By default the writer stamps general.architecture = "nnx_transformer". This is readable by patched / forked llama.cpp builds and by any inference stack that reflects on metadata rather than hard-coding the arch name.

For stock llama.cpp readers, the NNx tensor layout (RMSNorm + RoPE + SwiGLU + tied embeddings + per-head RoPE rotation) matches the LLaMA family closely enough that you can pass architecture="llama":

write_gguf(net, tok, "out/model.gguf", architecture="llama")
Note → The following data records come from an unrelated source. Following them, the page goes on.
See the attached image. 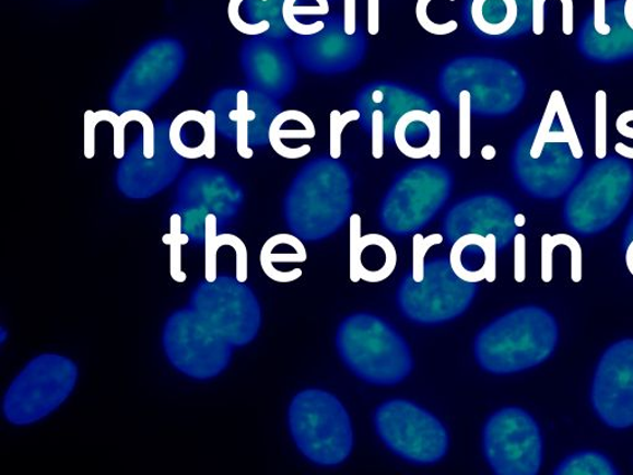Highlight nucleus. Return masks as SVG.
Wrapping results in <instances>:
<instances>
[{
  "label": "nucleus",
  "instance_id": "473e14b6",
  "mask_svg": "<svg viewBox=\"0 0 633 475\" xmlns=\"http://www.w3.org/2000/svg\"><path fill=\"white\" fill-rule=\"evenodd\" d=\"M92 119L96 125L102 121L110 123L113 127V154L116 159L121 160L127 154L126 149V128L131 121H136V111L117 113L112 109H102L93 112L89 109Z\"/></svg>",
  "mask_w": 633,
  "mask_h": 475
},
{
  "label": "nucleus",
  "instance_id": "9d476101",
  "mask_svg": "<svg viewBox=\"0 0 633 475\" xmlns=\"http://www.w3.org/2000/svg\"><path fill=\"white\" fill-rule=\"evenodd\" d=\"M79 380V368L68 357L45 354L35 357L7 389L5 420L30 426L46 419L68 401Z\"/></svg>",
  "mask_w": 633,
  "mask_h": 475
},
{
  "label": "nucleus",
  "instance_id": "c756f323",
  "mask_svg": "<svg viewBox=\"0 0 633 475\" xmlns=\"http://www.w3.org/2000/svg\"><path fill=\"white\" fill-rule=\"evenodd\" d=\"M328 14V0H285L282 5L283 22L296 35H314L323 32L326 26L325 21H317L312 24L301 23L298 16H326Z\"/></svg>",
  "mask_w": 633,
  "mask_h": 475
},
{
  "label": "nucleus",
  "instance_id": "5701e85b",
  "mask_svg": "<svg viewBox=\"0 0 633 475\" xmlns=\"http://www.w3.org/2000/svg\"><path fill=\"white\" fill-rule=\"evenodd\" d=\"M355 109L361 112V126L374 111H380L385 119V142L392 144L396 123L413 109L431 112L436 104L426 94L412 90L408 85L390 81L367 83L357 92Z\"/></svg>",
  "mask_w": 633,
  "mask_h": 475
},
{
  "label": "nucleus",
  "instance_id": "a878e982",
  "mask_svg": "<svg viewBox=\"0 0 633 475\" xmlns=\"http://www.w3.org/2000/svg\"><path fill=\"white\" fill-rule=\"evenodd\" d=\"M394 142L410 159L441 157V113L413 109L396 123Z\"/></svg>",
  "mask_w": 633,
  "mask_h": 475
},
{
  "label": "nucleus",
  "instance_id": "6e6552de",
  "mask_svg": "<svg viewBox=\"0 0 633 475\" xmlns=\"http://www.w3.org/2000/svg\"><path fill=\"white\" fill-rule=\"evenodd\" d=\"M455 186L452 171L438 163H420L396 176L384 196L379 220L384 231L406 236L432 222Z\"/></svg>",
  "mask_w": 633,
  "mask_h": 475
},
{
  "label": "nucleus",
  "instance_id": "72a5a7b5",
  "mask_svg": "<svg viewBox=\"0 0 633 475\" xmlns=\"http://www.w3.org/2000/svg\"><path fill=\"white\" fill-rule=\"evenodd\" d=\"M595 155H608V96L602 90L595 94Z\"/></svg>",
  "mask_w": 633,
  "mask_h": 475
},
{
  "label": "nucleus",
  "instance_id": "aec40b11",
  "mask_svg": "<svg viewBox=\"0 0 633 475\" xmlns=\"http://www.w3.org/2000/svg\"><path fill=\"white\" fill-rule=\"evenodd\" d=\"M515 207L497 194H478L461 199L444 216L442 231L444 241L453 245L460 236L479 234L495 235L497 250L504 251L518 230Z\"/></svg>",
  "mask_w": 633,
  "mask_h": 475
},
{
  "label": "nucleus",
  "instance_id": "c9c22d12",
  "mask_svg": "<svg viewBox=\"0 0 633 475\" xmlns=\"http://www.w3.org/2000/svg\"><path fill=\"white\" fill-rule=\"evenodd\" d=\"M362 114L357 109H351L345 113L333 111L330 113V141L329 155L333 159L342 157V135L349 123L361 120Z\"/></svg>",
  "mask_w": 633,
  "mask_h": 475
},
{
  "label": "nucleus",
  "instance_id": "f8f14e48",
  "mask_svg": "<svg viewBox=\"0 0 633 475\" xmlns=\"http://www.w3.org/2000/svg\"><path fill=\"white\" fill-rule=\"evenodd\" d=\"M163 347L168 363L195 380H211L231 366L234 346L190 306L166 320Z\"/></svg>",
  "mask_w": 633,
  "mask_h": 475
},
{
  "label": "nucleus",
  "instance_id": "e433bc0d",
  "mask_svg": "<svg viewBox=\"0 0 633 475\" xmlns=\"http://www.w3.org/2000/svg\"><path fill=\"white\" fill-rule=\"evenodd\" d=\"M433 0H419L418 5H415V16H418L419 24L430 34L433 35H448L455 33L459 26L456 21H449L447 23H434L429 16V5ZM449 2H456V0H449Z\"/></svg>",
  "mask_w": 633,
  "mask_h": 475
},
{
  "label": "nucleus",
  "instance_id": "4468645a",
  "mask_svg": "<svg viewBox=\"0 0 633 475\" xmlns=\"http://www.w3.org/2000/svg\"><path fill=\"white\" fill-rule=\"evenodd\" d=\"M603 166L605 163L593 166L566 198L564 222L576 234L587 236L608 230L630 202L633 193L630 166Z\"/></svg>",
  "mask_w": 633,
  "mask_h": 475
},
{
  "label": "nucleus",
  "instance_id": "4c0bfd02",
  "mask_svg": "<svg viewBox=\"0 0 633 475\" xmlns=\"http://www.w3.org/2000/svg\"><path fill=\"white\" fill-rule=\"evenodd\" d=\"M361 127L372 136L373 158L383 159L385 146V119L383 112L374 111Z\"/></svg>",
  "mask_w": 633,
  "mask_h": 475
},
{
  "label": "nucleus",
  "instance_id": "49530a36",
  "mask_svg": "<svg viewBox=\"0 0 633 475\" xmlns=\"http://www.w3.org/2000/svg\"><path fill=\"white\" fill-rule=\"evenodd\" d=\"M633 240V213L630 218L625 233H623L622 248L625 250L628 244Z\"/></svg>",
  "mask_w": 633,
  "mask_h": 475
},
{
  "label": "nucleus",
  "instance_id": "dca6fc26",
  "mask_svg": "<svg viewBox=\"0 0 633 475\" xmlns=\"http://www.w3.org/2000/svg\"><path fill=\"white\" fill-rule=\"evenodd\" d=\"M210 108L215 113L216 132L234 142L243 159L254 157L253 148L270 144L271 123L282 112L279 101L250 88L216 91Z\"/></svg>",
  "mask_w": 633,
  "mask_h": 475
},
{
  "label": "nucleus",
  "instance_id": "0eeeda50",
  "mask_svg": "<svg viewBox=\"0 0 633 475\" xmlns=\"http://www.w3.org/2000/svg\"><path fill=\"white\" fill-rule=\"evenodd\" d=\"M288 422L297 450L320 467H336L353 451L351 416L333 394L319 389L298 393L290 404Z\"/></svg>",
  "mask_w": 633,
  "mask_h": 475
},
{
  "label": "nucleus",
  "instance_id": "c85d7f7f",
  "mask_svg": "<svg viewBox=\"0 0 633 475\" xmlns=\"http://www.w3.org/2000/svg\"><path fill=\"white\" fill-rule=\"evenodd\" d=\"M300 114L301 111L296 109L282 111L272 120L269 141L276 153H278L285 140L314 139L316 137V127L307 114L294 126Z\"/></svg>",
  "mask_w": 633,
  "mask_h": 475
},
{
  "label": "nucleus",
  "instance_id": "f257e3e1",
  "mask_svg": "<svg viewBox=\"0 0 633 475\" xmlns=\"http://www.w3.org/2000/svg\"><path fill=\"white\" fill-rule=\"evenodd\" d=\"M354 177L343 161L318 157L301 167L283 198V217L302 242L336 234L351 216Z\"/></svg>",
  "mask_w": 633,
  "mask_h": 475
},
{
  "label": "nucleus",
  "instance_id": "7c9ffc66",
  "mask_svg": "<svg viewBox=\"0 0 633 475\" xmlns=\"http://www.w3.org/2000/svg\"><path fill=\"white\" fill-rule=\"evenodd\" d=\"M555 475H619L620 472L607 455L597 451L571 454L553 472Z\"/></svg>",
  "mask_w": 633,
  "mask_h": 475
},
{
  "label": "nucleus",
  "instance_id": "1a4fd4ad",
  "mask_svg": "<svg viewBox=\"0 0 633 475\" xmlns=\"http://www.w3.org/2000/svg\"><path fill=\"white\" fill-rule=\"evenodd\" d=\"M186 60L184 44L172 36L159 37L140 47L112 85L110 109L117 113L150 111L181 78Z\"/></svg>",
  "mask_w": 633,
  "mask_h": 475
},
{
  "label": "nucleus",
  "instance_id": "423d86ee",
  "mask_svg": "<svg viewBox=\"0 0 633 475\" xmlns=\"http://www.w3.org/2000/svg\"><path fill=\"white\" fill-rule=\"evenodd\" d=\"M438 92L456 107L458 94L468 91L474 116L495 118L513 113L526 93L524 76L515 65L489 56H461L443 66Z\"/></svg>",
  "mask_w": 633,
  "mask_h": 475
},
{
  "label": "nucleus",
  "instance_id": "f3484780",
  "mask_svg": "<svg viewBox=\"0 0 633 475\" xmlns=\"http://www.w3.org/2000/svg\"><path fill=\"white\" fill-rule=\"evenodd\" d=\"M168 120L156 123V153L146 158L143 136H139L119 161L116 171L118 192L131 201H145L162 194L181 175L186 159L178 155L168 139Z\"/></svg>",
  "mask_w": 633,
  "mask_h": 475
},
{
  "label": "nucleus",
  "instance_id": "bb28decb",
  "mask_svg": "<svg viewBox=\"0 0 633 475\" xmlns=\"http://www.w3.org/2000/svg\"><path fill=\"white\" fill-rule=\"evenodd\" d=\"M497 252L495 235L467 234L453 243L449 260L453 270L465 281H494Z\"/></svg>",
  "mask_w": 633,
  "mask_h": 475
},
{
  "label": "nucleus",
  "instance_id": "79ce46f5",
  "mask_svg": "<svg viewBox=\"0 0 633 475\" xmlns=\"http://www.w3.org/2000/svg\"><path fill=\"white\" fill-rule=\"evenodd\" d=\"M547 0H532V32L542 35L544 32V4Z\"/></svg>",
  "mask_w": 633,
  "mask_h": 475
},
{
  "label": "nucleus",
  "instance_id": "f03ea898",
  "mask_svg": "<svg viewBox=\"0 0 633 475\" xmlns=\"http://www.w3.org/2000/svg\"><path fill=\"white\" fill-rule=\"evenodd\" d=\"M443 241L441 234L414 235L412 270L396 291V305L415 325L436 326L456 320L470 308L479 290L477 283L458 277L447 256L424 260L431 246Z\"/></svg>",
  "mask_w": 633,
  "mask_h": 475
},
{
  "label": "nucleus",
  "instance_id": "412c9836",
  "mask_svg": "<svg viewBox=\"0 0 633 475\" xmlns=\"http://www.w3.org/2000/svg\"><path fill=\"white\" fill-rule=\"evenodd\" d=\"M241 66L248 88L280 101L294 91L297 70L283 39L250 36L241 47Z\"/></svg>",
  "mask_w": 633,
  "mask_h": 475
},
{
  "label": "nucleus",
  "instance_id": "b1692460",
  "mask_svg": "<svg viewBox=\"0 0 633 475\" xmlns=\"http://www.w3.org/2000/svg\"><path fill=\"white\" fill-rule=\"evenodd\" d=\"M546 144H568L575 159L584 157L578 135H576L561 91H554L551 94L540 125L528 129L519 138L516 147L524 150L528 157L538 159Z\"/></svg>",
  "mask_w": 633,
  "mask_h": 475
},
{
  "label": "nucleus",
  "instance_id": "4be33fe9",
  "mask_svg": "<svg viewBox=\"0 0 633 475\" xmlns=\"http://www.w3.org/2000/svg\"><path fill=\"white\" fill-rule=\"evenodd\" d=\"M462 18L485 40H507L532 27V0H466Z\"/></svg>",
  "mask_w": 633,
  "mask_h": 475
},
{
  "label": "nucleus",
  "instance_id": "37998d69",
  "mask_svg": "<svg viewBox=\"0 0 633 475\" xmlns=\"http://www.w3.org/2000/svg\"><path fill=\"white\" fill-rule=\"evenodd\" d=\"M344 31L348 35H354L356 25V0H344Z\"/></svg>",
  "mask_w": 633,
  "mask_h": 475
},
{
  "label": "nucleus",
  "instance_id": "ea45409f",
  "mask_svg": "<svg viewBox=\"0 0 633 475\" xmlns=\"http://www.w3.org/2000/svg\"><path fill=\"white\" fill-rule=\"evenodd\" d=\"M594 31L601 36L611 33V26L607 22V0H594Z\"/></svg>",
  "mask_w": 633,
  "mask_h": 475
},
{
  "label": "nucleus",
  "instance_id": "6ab92c4d",
  "mask_svg": "<svg viewBox=\"0 0 633 475\" xmlns=\"http://www.w3.org/2000/svg\"><path fill=\"white\" fill-rule=\"evenodd\" d=\"M323 32L314 35H297L292 44L296 61L310 73L338 74L357 68L367 51L364 28L357 26L354 35L344 31V19L326 15Z\"/></svg>",
  "mask_w": 633,
  "mask_h": 475
},
{
  "label": "nucleus",
  "instance_id": "9b49d317",
  "mask_svg": "<svg viewBox=\"0 0 633 475\" xmlns=\"http://www.w3.org/2000/svg\"><path fill=\"white\" fill-rule=\"evenodd\" d=\"M377 437L401 460L429 465L446 457L449 435L436 416L403 398L377 406L374 413Z\"/></svg>",
  "mask_w": 633,
  "mask_h": 475
},
{
  "label": "nucleus",
  "instance_id": "58836bf2",
  "mask_svg": "<svg viewBox=\"0 0 633 475\" xmlns=\"http://www.w3.org/2000/svg\"><path fill=\"white\" fill-rule=\"evenodd\" d=\"M633 120V109L623 112L617 120V129L621 136L629 139H633V128L629 126V123ZM616 151L619 155L625 159H633V148H630L622 142H618Z\"/></svg>",
  "mask_w": 633,
  "mask_h": 475
},
{
  "label": "nucleus",
  "instance_id": "c03bdc74",
  "mask_svg": "<svg viewBox=\"0 0 633 475\" xmlns=\"http://www.w3.org/2000/svg\"><path fill=\"white\" fill-rule=\"evenodd\" d=\"M563 5V33L572 35L574 32V4L573 0H561Z\"/></svg>",
  "mask_w": 633,
  "mask_h": 475
},
{
  "label": "nucleus",
  "instance_id": "a19ab883",
  "mask_svg": "<svg viewBox=\"0 0 633 475\" xmlns=\"http://www.w3.org/2000/svg\"><path fill=\"white\" fill-rule=\"evenodd\" d=\"M380 0H367V32L371 35L379 33Z\"/></svg>",
  "mask_w": 633,
  "mask_h": 475
},
{
  "label": "nucleus",
  "instance_id": "7ed1b4c3",
  "mask_svg": "<svg viewBox=\"0 0 633 475\" xmlns=\"http://www.w3.org/2000/svg\"><path fill=\"white\" fill-rule=\"evenodd\" d=\"M559 339V323L551 312L540 306L517 308L479 332L474 356L488 373H521L550 359Z\"/></svg>",
  "mask_w": 633,
  "mask_h": 475
},
{
  "label": "nucleus",
  "instance_id": "ddd939ff",
  "mask_svg": "<svg viewBox=\"0 0 633 475\" xmlns=\"http://www.w3.org/2000/svg\"><path fill=\"white\" fill-rule=\"evenodd\" d=\"M188 305L235 348L251 344L259 335L262 313L257 294L231 275L198 282Z\"/></svg>",
  "mask_w": 633,
  "mask_h": 475
},
{
  "label": "nucleus",
  "instance_id": "393cba45",
  "mask_svg": "<svg viewBox=\"0 0 633 475\" xmlns=\"http://www.w3.org/2000/svg\"><path fill=\"white\" fill-rule=\"evenodd\" d=\"M216 120L213 109H188L169 123L168 139L185 159H213L216 144Z\"/></svg>",
  "mask_w": 633,
  "mask_h": 475
},
{
  "label": "nucleus",
  "instance_id": "20e7f679",
  "mask_svg": "<svg viewBox=\"0 0 633 475\" xmlns=\"http://www.w3.org/2000/svg\"><path fill=\"white\" fill-rule=\"evenodd\" d=\"M344 366L366 384L394 386L412 373L411 348L389 322L361 312L340 323L336 335Z\"/></svg>",
  "mask_w": 633,
  "mask_h": 475
},
{
  "label": "nucleus",
  "instance_id": "2f4dec72",
  "mask_svg": "<svg viewBox=\"0 0 633 475\" xmlns=\"http://www.w3.org/2000/svg\"><path fill=\"white\" fill-rule=\"evenodd\" d=\"M277 244L278 250L273 248L268 242L263 245L261 252V263L266 271L271 268L273 263H302L306 262L307 253L304 243L294 234H279L271 238Z\"/></svg>",
  "mask_w": 633,
  "mask_h": 475
},
{
  "label": "nucleus",
  "instance_id": "a211bd4d",
  "mask_svg": "<svg viewBox=\"0 0 633 475\" xmlns=\"http://www.w3.org/2000/svg\"><path fill=\"white\" fill-rule=\"evenodd\" d=\"M590 402L613 430L633 426V339L616 341L601 356L593 378Z\"/></svg>",
  "mask_w": 633,
  "mask_h": 475
},
{
  "label": "nucleus",
  "instance_id": "de8ad7c7",
  "mask_svg": "<svg viewBox=\"0 0 633 475\" xmlns=\"http://www.w3.org/2000/svg\"><path fill=\"white\" fill-rule=\"evenodd\" d=\"M625 252L629 270L633 275V240L628 244Z\"/></svg>",
  "mask_w": 633,
  "mask_h": 475
},
{
  "label": "nucleus",
  "instance_id": "f704fd0d",
  "mask_svg": "<svg viewBox=\"0 0 633 475\" xmlns=\"http://www.w3.org/2000/svg\"><path fill=\"white\" fill-rule=\"evenodd\" d=\"M459 109V155L469 159L471 155V96L468 91H461L456 101Z\"/></svg>",
  "mask_w": 633,
  "mask_h": 475
},
{
  "label": "nucleus",
  "instance_id": "39448f33",
  "mask_svg": "<svg viewBox=\"0 0 633 475\" xmlns=\"http://www.w3.org/2000/svg\"><path fill=\"white\" fill-rule=\"evenodd\" d=\"M245 195L225 170L195 166L181 178L175 194L173 217L186 243H210L239 216Z\"/></svg>",
  "mask_w": 633,
  "mask_h": 475
},
{
  "label": "nucleus",
  "instance_id": "2eb2a0df",
  "mask_svg": "<svg viewBox=\"0 0 633 475\" xmlns=\"http://www.w3.org/2000/svg\"><path fill=\"white\" fill-rule=\"evenodd\" d=\"M483 452L497 475H537L543 463L540 426L521 407L500 408L484 426Z\"/></svg>",
  "mask_w": 633,
  "mask_h": 475
},
{
  "label": "nucleus",
  "instance_id": "cd10ccee",
  "mask_svg": "<svg viewBox=\"0 0 633 475\" xmlns=\"http://www.w3.org/2000/svg\"><path fill=\"white\" fill-rule=\"evenodd\" d=\"M285 0H230L228 19L235 31L248 36L285 39L292 32L283 22Z\"/></svg>",
  "mask_w": 633,
  "mask_h": 475
},
{
  "label": "nucleus",
  "instance_id": "a18cd8bd",
  "mask_svg": "<svg viewBox=\"0 0 633 475\" xmlns=\"http://www.w3.org/2000/svg\"><path fill=\"white\" fill-rule=\"evenodd\" d=\"M623 19L628 26L633 32V0H625V4H623Z\"/></svg>",
  "mask_w": 633,
  "mask_h": 475
}]
</instances>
Verify against your target reader version before deploying — small divergences (e.g. RMS-norm epsilon) can show up as numerical drift even when the tensor shapes match.

6. Ollama bundles

export_ollama_modelfile produces a directory ready for ollama create:

from nnx.interop import export_ollama_modelfile

export_ollama_modelfile(
    net,
    tokenizer,
    out_dir="out/ollama_bundle",
    system="You are a tiny storytelling model.",
    parameters={
        "temperature": 0.8,
        "top_k": 40,
        "top_p": 0.95,
        "stop": ["<eos>"],          # list -> repeated PARAMETER stop lines
    },
    template="{{ .Prompt }}",       # optional Go-template chat layout
)

Layout produced:

out/ollama_bundle/
  model.gguf
  Modelfile
  tokenizer.json     # (only if you saved it there via NNTokenizerParams.of(path=...), as examples/18 does)

The Modelfile looks like:

FROM ./model.gguf
PARAMETER temperature 0.8
PARAMETER top_k 40
PARAMETER top_p 0.95
PARAMETER stop <eos>
TEMPLATE """{{ .Prompt }}"""
SYSTEM """You are a tiny storytelling model."""

Then:

cd out/ollama_bundle
ollama create my-nnx-model -f Modelfile
ollama run my-nnx-model

7. End-to-end examples

Example Demonstrates
examples/17_export_transformer_to_gguf.py Build TransformerNN -> write F16 GGUF -> round-trip via gguf.GGUFReader.
examples/18_publish_to_ollama.py Bundle GGUF + Modelfile + parameters for ollama create.

8. Scope

The writer covers TransformerNN (NNx's decoder-only LM). Other architectures (FeedFwd, the GNNs, diffusion nets) aren't applicable to GGUF — GGUF is a llama.cpp-family format. The TransformerNN scope is intentionally narrow: TinyStories-class single-GPU LM. Bigger models work as long as the tensor layout stays the same (multi-head causal attention, RMSNorm, SwiGLU, RoPE, tied embeddings).